Other things being equal, a manufacturer would like to restrict those distributing his product to the lowest feasible profit margin, for, in this way, he achieves the lowest overall price to the public and the largest volume. When a manufacturer dictates a minimum resale price, he is responding to the interest of his [retailer] customers, who may treat his product better if they have a secure high margin of profits. When the same manufacturer dictates a price ceiling, however, he is acting directly in his own interest, and there is no room for the inference that he is merely a mechanism for accomplishing anticompetitive purposes of his customers.
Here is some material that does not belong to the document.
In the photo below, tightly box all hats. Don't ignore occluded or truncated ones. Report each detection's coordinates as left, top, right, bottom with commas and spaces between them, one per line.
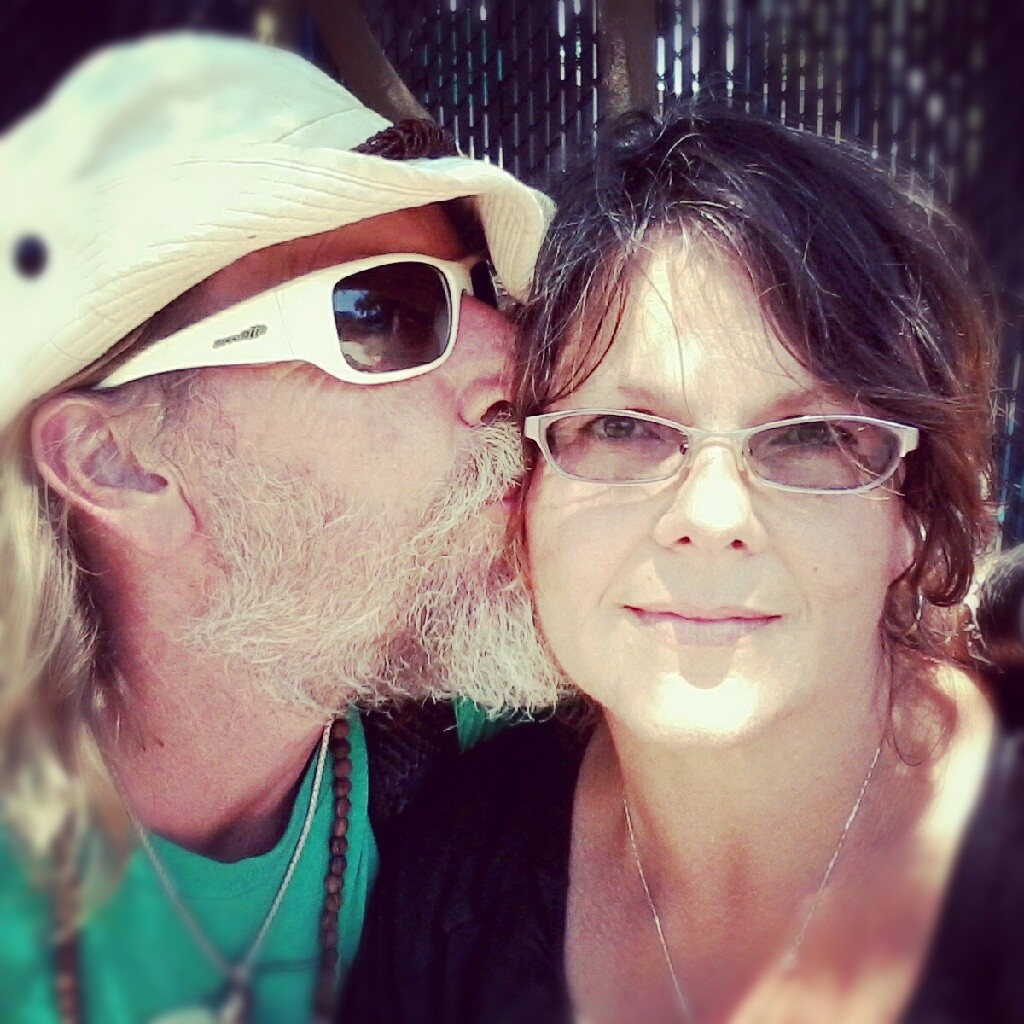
0, 32, 559, 442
Justice Harlan also disagreed that one who merely acquiesces engages in concerted action within the meaning of § 1 of the Sherman Act.

===Stewart dissent===
Justice Stewart considered that Herald was justified in fixing maximum prices to its ultimate customers, the consuming public, because that was a necessary defensive measure in the face of the territorial monopoly granted the distributors. By not permitting this—" The Court today stands the Sherman Act on its head."

== Judgment ==
The Supreme Court held that Herald Co. acted unlawfully by requiring retailers to sell newspapers at a particular price.

== Economic background ==
A newspaper's profits are determined by its circulation $n$ and the number of advertisements $a$ it sells. Like in every circulation industry, circulation depends upon the price of a copy, as well as the amount of advertising: $n = N(P_{n}, a)$. Similarly, the demand for advertising space is determined by $a = A(P_{a}, n)$. In other words: the higher the circulation, the higher the demand for advertising space. The profit-maxizing newspaper monopolist therefore sets his copy price as:

$P_{n} = \frac{C_{n} - \frac{\partial A}{\partial n}(P_{a} - \frac{\partial C}{\partial a})}{1 - \frac{\delta}{\epsilon_{n}}}$

where $C_{n}$ is the cost per copy, $\frac{\partial C}{\partial a}$ is the marginal cost of advertisement, $\epsilon_{n} = -\frac{\partial N}{\partial P_{n}}\frac{P_{n}}{n}$ is the traditional price elasticity of demand, and $\delta = 1 - \frac{\partial N}{\partial a} \frac{\partial A}{\partial n}$ captures the feedback effect of lower copy prices inducing more advertising and vice versa. Most important is the term $-\frac{\partial A}{\partial n}(P_{a} - \frac{\partial C}{\partial a})$, which captures the marginal advertising profit from selling additional advertising due to increased circulation. The newspaper monopolist's optimal price is therefore lower than for traditional monopolists in non-circulation industries.